* begin *

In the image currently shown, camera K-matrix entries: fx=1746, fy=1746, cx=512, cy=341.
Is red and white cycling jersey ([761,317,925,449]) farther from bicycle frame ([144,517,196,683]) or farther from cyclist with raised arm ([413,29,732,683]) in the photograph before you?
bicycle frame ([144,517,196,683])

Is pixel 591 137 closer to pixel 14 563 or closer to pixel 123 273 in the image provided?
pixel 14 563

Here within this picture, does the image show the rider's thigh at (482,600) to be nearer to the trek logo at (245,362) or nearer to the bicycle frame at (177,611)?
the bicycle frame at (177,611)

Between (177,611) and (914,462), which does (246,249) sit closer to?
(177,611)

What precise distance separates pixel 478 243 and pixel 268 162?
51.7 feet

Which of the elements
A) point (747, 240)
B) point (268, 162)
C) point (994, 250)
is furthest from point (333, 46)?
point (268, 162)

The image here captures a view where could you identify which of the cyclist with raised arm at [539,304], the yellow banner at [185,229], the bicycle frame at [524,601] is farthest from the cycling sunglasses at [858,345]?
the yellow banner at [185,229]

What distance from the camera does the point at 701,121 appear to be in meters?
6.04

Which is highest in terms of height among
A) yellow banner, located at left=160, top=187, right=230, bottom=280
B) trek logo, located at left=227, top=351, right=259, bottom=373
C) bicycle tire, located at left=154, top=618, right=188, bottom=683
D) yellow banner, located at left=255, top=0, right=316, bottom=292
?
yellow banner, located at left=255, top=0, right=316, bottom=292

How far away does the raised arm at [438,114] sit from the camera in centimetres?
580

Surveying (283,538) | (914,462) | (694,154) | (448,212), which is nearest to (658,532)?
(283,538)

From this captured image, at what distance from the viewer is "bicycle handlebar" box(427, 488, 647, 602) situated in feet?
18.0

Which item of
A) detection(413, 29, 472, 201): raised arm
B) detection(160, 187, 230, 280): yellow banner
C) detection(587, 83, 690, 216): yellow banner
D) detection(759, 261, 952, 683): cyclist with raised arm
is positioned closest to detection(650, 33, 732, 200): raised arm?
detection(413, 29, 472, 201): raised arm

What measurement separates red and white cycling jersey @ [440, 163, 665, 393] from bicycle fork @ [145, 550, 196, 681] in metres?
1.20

* end *

◆ Problem to work on
Rewrite all the entries above, changing every "trek logo" to "brand logo" and leaving everything else as it is.

◆ Result of the task
In the image currently shown, camera K-matrix entries: fx=1746, fy=1746, cx=512, cy=341.
Is red and white cycling jersey ([761,317,925,449]) farther from bicycle frame ([144,517,196,683]) or farther from cyclist with raised arm ([413,29,732,683]) in the photograph before you?
bicycle frame ([144,517,196,683])

Is pixel 591 137 closer to pixel 14 563 or closer to pixel 123 273 in the image provided?
pixel 14 563

Here within this picture, does the image show the rider's thigh at (482,600) to be nearer to the brand logo at (245,362) or nearer to the bicycle frame at (177,611)?
the bicycle frame at (177,611)

Between (177,611) and (914,462), which does (246,249) sit closer to?
(177,611)

What precise distance separates pixel 478 243 and pixel 268 162?
51.7 feet

Which of the elements
A) point (747, 240)
B) point (268, 162)
C) point (994, 250)
is furthest from point (333, 46)?
point (268, 162)

The image here captures a view where could you identify which of the cyclist with raised arm at [539,304], the yellow banner at [185,229], the bicycle frame at [524,601] is farthest from the cycling sunglasses at [858,345]?
the yellow banner at [185,229]

What distance from the camera does the point at 701,121 appear to be in meters?
6.04

Which is highest in terms of height among
A) yellow banner, located at left=160, top=187, right=230, bottom=280
B) brand logo, located at left=227, top=351, right=259, bottom=373
C) bicycle tire, located at left=154, top=618, right=188, bottom=683
D) yellow banner, located at left=255, top=0, right=316, bottom=292
?
yellow banner, located at left=255, top=0, right=316, bottom=292

How far away does the raised arm at [438,114] sit from the camera in centimetres?
580

Surveying (283,538) | (914,462) | (694,154) | (448,212), which is nearest to (658,532)?
(283,538)

From this captured image, at what distance from the viewer is "bicycle handlebar" box(427, 488, 647, 602) situated in feet?
18.0

Which item of
A) detection(413, 29, 472, 201): raised arm
B) detection(160, 187, 230, 280): yellow banner
C) detection(587, 83, 690, 216): yellow banner
D) detection(759, 261, 952, 683): cyclist with raised arm
is positioned closest to detection(650, 33, 732, 200): raised arm?
detection(413, 29, 472, 201): raised arm

What measurement separates red and white cycling jersey @ [440, 163, 665, 393] from bicycle fork @ [145, 550, 196, 681] in metres?
1.20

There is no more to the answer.